WASHINGTON, Jan. 9 (UPI) -- White House Chief of Staff Jacob J. "Jack" Lew will be nominated to succeed Timothy Geithner as U.S. treasury secretary, The Hill reported Wednesday.
But the White House wasn't ready to confirm or deny the source-based report.
Carney then briefly outlined some of Lew's career highlights in Washington over the past quarter century, noting he "continues to be an extremely valuable adviser to the president" and is "an exceptional, exceptional public servant."
Asked if Lew has been working on his signature -- the treasury secretary's names appear on U.S. currency -- Carney responded, "Not that I'm aware of."
Carney swept aside a question attempting to link Lew to the federal loan given to now-bankrupt solar tech company Solyndra and Lew's previous role as chief operating officer of a Citigroup unit clouded by the burst in the housing market.

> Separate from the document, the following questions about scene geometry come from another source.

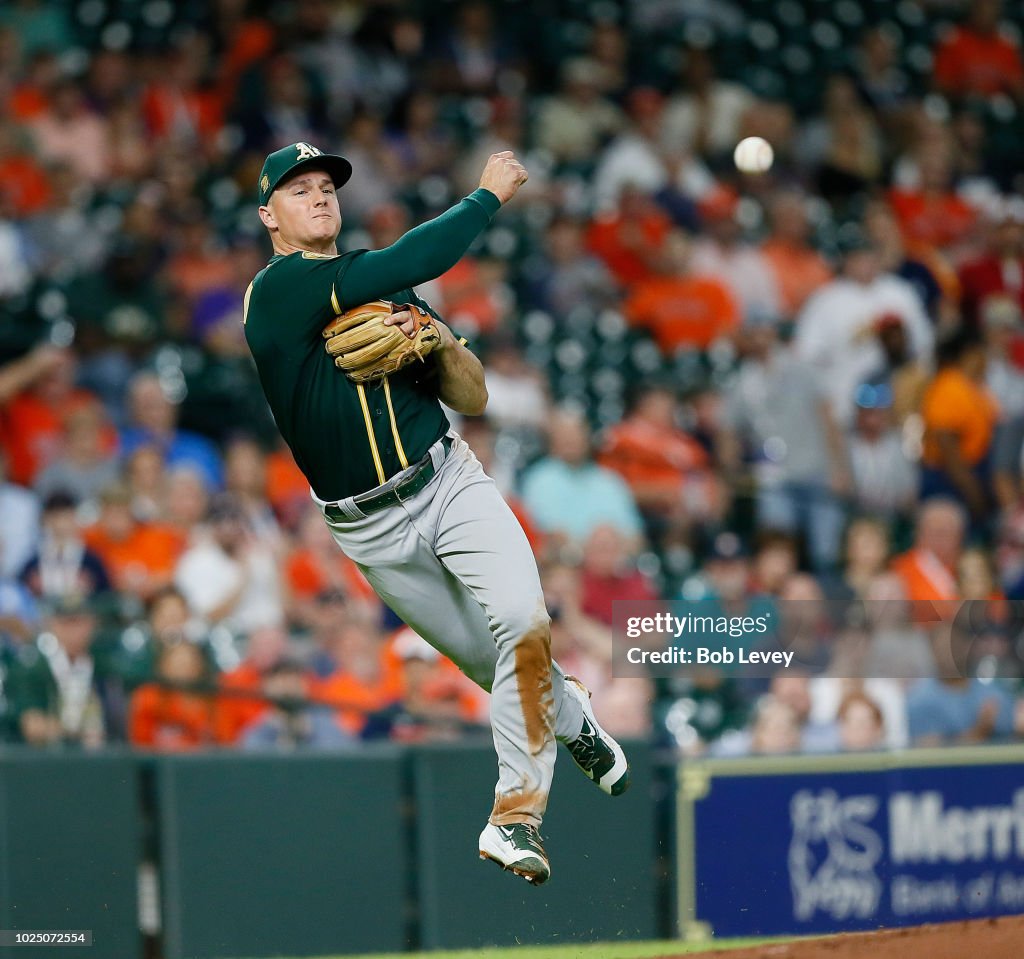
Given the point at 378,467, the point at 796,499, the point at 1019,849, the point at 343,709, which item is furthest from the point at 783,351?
the point at 378,467

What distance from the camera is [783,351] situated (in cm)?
1052

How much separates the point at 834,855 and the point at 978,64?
27.1 feet

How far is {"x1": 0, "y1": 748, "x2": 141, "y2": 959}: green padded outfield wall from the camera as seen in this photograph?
6586 millimetres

He said Lew's record "has and continues to be stellar" and said he is "that rare person in Washington who has been here for years who has done some very hard things and brokered some serious bipartisan agreements and done it in a way that has earned the admiration of almost everybody he's worked with; so certainly, the presidents that he has served."
Lew has been a central behind-the-scenes figure in the Clinton and Obama White Houses as head of the Office of Budget and Management, Politico noted Wednesday.
If confirmed by the Senate, Lew would break the mold of recent treasury chiefs, less a financial market expert with broad contacts in the business world than a loyal Democratic lieutenant and budget authority, The Wall Street Journal said Wednesday.
The position comes open as Washington, recovering from the exhaustion of "fiscal cliff" negotiations, readies itself for budget fights over the nation's debt limit, sequestration cuts and a measure to continue funding the government, the Washington newspaper The Hill reported.
The Hill said information on the nomination came from "a Democratic official familiar with the matter."
Republicans view Lew as capable but rigid, after contending with him during budget battles going back to the 1990s, and some Republicans said he was unwilling to offer concessions to cut a debt ceiling deal in 2011, the Journal said.